These and many other problems need deeper study. It is unfortunate but true that the Ministry of Education has failed to get to grips with many of these educational problems.
The DAP Education Bureau will take each education problem in turn and come out with recommendations for their solution.
There is one education problem in Malaysia which looms very large in public consciousness. This is the problem of the future of Chinese education in Malaysia.
Recently, there had been a proposal for the revival of the Senior Middle Three Examination by the government. I shall press for this myself in Parliament, and I hope that the MCA, which claims to support such a revival, will support me, and if necessary, take a strong and tough stand in
Parliament against those who are opposed to it.
The question of Senior Middle Three examination however will not by itself go to the root of the problem of Chinese education in Malaysia.
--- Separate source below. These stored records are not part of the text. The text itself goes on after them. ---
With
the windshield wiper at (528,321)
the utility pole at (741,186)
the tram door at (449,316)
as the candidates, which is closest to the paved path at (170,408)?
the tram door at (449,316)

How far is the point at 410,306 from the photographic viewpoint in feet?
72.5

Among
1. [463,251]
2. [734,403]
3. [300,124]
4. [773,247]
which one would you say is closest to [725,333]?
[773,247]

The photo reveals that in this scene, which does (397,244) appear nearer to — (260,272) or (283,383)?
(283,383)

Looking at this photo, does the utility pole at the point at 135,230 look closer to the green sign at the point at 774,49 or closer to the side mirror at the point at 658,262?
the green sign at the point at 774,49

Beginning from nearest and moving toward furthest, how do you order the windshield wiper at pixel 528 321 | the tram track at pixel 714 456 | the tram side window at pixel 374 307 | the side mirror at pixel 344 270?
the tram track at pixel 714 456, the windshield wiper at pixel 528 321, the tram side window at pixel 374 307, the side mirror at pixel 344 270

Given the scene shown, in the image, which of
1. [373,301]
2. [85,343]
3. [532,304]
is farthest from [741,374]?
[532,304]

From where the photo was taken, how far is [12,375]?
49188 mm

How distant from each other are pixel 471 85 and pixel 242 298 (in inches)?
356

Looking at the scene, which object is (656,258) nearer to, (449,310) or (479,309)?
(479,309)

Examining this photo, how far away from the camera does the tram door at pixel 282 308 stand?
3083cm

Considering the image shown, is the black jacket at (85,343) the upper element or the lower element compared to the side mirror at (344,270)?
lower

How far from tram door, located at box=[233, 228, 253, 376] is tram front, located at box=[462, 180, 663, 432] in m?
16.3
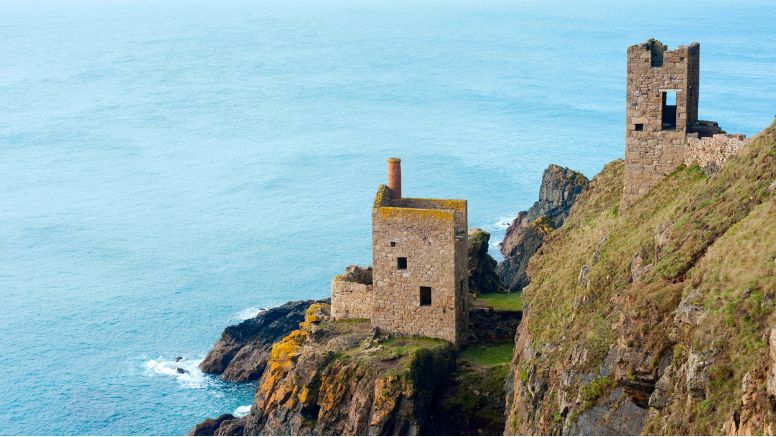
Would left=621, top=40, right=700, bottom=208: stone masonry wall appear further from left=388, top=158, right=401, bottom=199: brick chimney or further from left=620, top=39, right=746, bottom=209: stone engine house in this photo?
left=388, top=158, right=401, bottom=199: brick chimney

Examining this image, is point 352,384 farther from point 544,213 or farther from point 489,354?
point 544,213

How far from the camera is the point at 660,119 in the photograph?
47125 millimetres

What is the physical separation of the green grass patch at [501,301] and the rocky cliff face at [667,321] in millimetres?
8578

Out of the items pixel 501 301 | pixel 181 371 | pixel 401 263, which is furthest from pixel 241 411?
pixel 401 263

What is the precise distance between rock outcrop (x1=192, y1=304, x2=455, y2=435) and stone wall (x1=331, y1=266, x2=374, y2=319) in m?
1.10

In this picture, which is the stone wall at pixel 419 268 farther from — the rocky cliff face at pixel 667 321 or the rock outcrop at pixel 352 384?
the rocky cliff face at pixel 667 321

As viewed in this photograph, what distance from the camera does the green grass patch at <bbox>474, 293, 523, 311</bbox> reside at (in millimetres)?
57438

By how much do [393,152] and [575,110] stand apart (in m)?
39.0

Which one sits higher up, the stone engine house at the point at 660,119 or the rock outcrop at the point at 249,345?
the stone engine house at the point at 660,119

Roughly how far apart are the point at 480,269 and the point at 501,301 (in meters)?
2.89

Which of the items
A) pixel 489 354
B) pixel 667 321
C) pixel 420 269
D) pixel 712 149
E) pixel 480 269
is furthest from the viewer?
pixel 480 269

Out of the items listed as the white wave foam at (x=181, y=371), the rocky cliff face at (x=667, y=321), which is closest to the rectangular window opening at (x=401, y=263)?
the rocky cliff face at (x=667, y=321)

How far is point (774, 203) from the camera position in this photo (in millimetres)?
33219

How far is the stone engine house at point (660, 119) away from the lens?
46375 mm
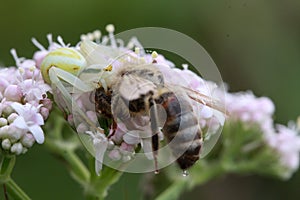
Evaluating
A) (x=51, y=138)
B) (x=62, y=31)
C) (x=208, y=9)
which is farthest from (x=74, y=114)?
(x=208, y=9)

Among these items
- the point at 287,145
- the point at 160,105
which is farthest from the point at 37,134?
the point at 287,145

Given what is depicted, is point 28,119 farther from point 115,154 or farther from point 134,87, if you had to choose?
point 134,87

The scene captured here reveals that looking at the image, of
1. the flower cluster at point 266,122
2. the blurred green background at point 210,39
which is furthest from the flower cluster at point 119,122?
the blurred green background at point 210,39

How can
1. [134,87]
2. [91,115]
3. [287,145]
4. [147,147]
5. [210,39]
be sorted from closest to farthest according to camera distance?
[134,87] < [147,147] < [91,115] < [287,145] < [210,39]

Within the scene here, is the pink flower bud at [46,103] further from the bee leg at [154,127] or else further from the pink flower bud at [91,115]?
the bee leg at [154,127]

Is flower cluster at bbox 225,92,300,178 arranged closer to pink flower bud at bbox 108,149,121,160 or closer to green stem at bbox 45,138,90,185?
green stem at bbox 45,138,90,185

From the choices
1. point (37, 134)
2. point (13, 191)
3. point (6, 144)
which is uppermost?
point (37, 134)
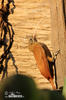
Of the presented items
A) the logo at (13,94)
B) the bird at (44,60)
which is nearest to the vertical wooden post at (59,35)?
the bird at (44,60)

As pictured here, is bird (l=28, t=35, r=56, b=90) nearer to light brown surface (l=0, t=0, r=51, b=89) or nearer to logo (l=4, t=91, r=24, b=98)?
light brown surface (l=0, t=0, r=51, b=89)

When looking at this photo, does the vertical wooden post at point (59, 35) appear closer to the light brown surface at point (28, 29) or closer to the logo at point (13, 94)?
the light brown surface at point (28, 29)

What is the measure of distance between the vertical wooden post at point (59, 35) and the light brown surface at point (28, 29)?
8 cm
A most akin problem is the question of recognition of Nanyang and Formosan qualifications possessed by many Malaysian Chinese. The government had promised in the past to give this favourable consideration, but invariably such promises are made just before the approach of general elections and immediately forgotten after them.
The MCA is a partner in the Alliance government. If over the past decade, it could not achieve such a small thing as recognition of Nanyang and Formosan qualifications and degrees by the government, one wonders what it can actually do.
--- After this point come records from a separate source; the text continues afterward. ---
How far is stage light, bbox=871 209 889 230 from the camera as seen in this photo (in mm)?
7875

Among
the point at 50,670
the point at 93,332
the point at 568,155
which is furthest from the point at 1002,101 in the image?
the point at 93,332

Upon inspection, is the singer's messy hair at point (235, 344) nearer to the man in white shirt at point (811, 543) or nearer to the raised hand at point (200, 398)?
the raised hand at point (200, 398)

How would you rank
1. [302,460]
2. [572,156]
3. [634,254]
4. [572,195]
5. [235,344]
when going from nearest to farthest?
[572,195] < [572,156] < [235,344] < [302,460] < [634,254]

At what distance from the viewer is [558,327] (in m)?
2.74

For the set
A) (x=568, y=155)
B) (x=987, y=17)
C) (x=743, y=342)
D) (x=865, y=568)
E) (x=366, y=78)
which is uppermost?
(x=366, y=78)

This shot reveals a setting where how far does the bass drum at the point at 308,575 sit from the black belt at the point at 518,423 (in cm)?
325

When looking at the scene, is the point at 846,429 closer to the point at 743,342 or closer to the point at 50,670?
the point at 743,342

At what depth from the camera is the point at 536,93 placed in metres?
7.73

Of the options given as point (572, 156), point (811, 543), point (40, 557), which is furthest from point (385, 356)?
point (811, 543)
I therefore call on the government to immediately take steps to recognize Nanyang and Formosan degrees and qualifications, and call on MCA, as partner of government, to show that it is a true partner in government.
The entire problem of the future of Chinese education in Malaysia however, is a bigger problem. There is no doubt that there is urgency to make a comprehensive assessment of this problem, and not allow the present uncertainty and lack of direction to drift on and continue.
I therefore propose that Chinese educational bodies, Chinese school teachers’ unions and associations, and all other organisations and individuals who have the interest of Chinese education at heart should hold a national conference to thrash out the problem of the future of Chinese education in Malaysia.
Such a conference should be convened by the Chinese educational bodies and the Chinese school teachers’ unions. There should not be any more procrastination in coming to grips with the fundamental problem of future of Chinese education, if it is not going to be too late.